* _PROBLEM TO SOLVE_:
Without the pictures, print the lines from the one holding "512×512 px; solar" through the last line below, both included, exactly as they stand.

* _STORED DATA_:
++++++
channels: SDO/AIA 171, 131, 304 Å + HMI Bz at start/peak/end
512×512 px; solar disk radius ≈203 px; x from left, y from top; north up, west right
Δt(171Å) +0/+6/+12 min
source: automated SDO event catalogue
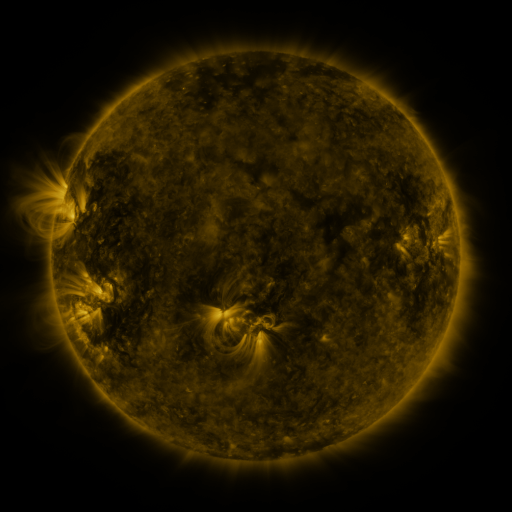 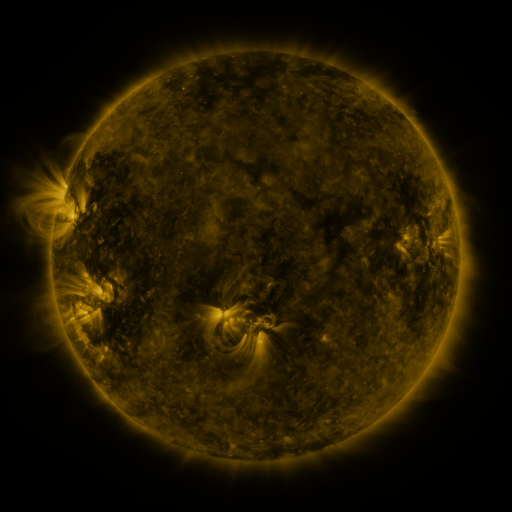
++++++
* _ANSWER TO THE EXERCISE_:
512×512 px; solar disk radius ≈203 px; x from left, y from top; north up, west right
Δt(171Å) +0/+6/+12 min
source: automated SDO event catalogue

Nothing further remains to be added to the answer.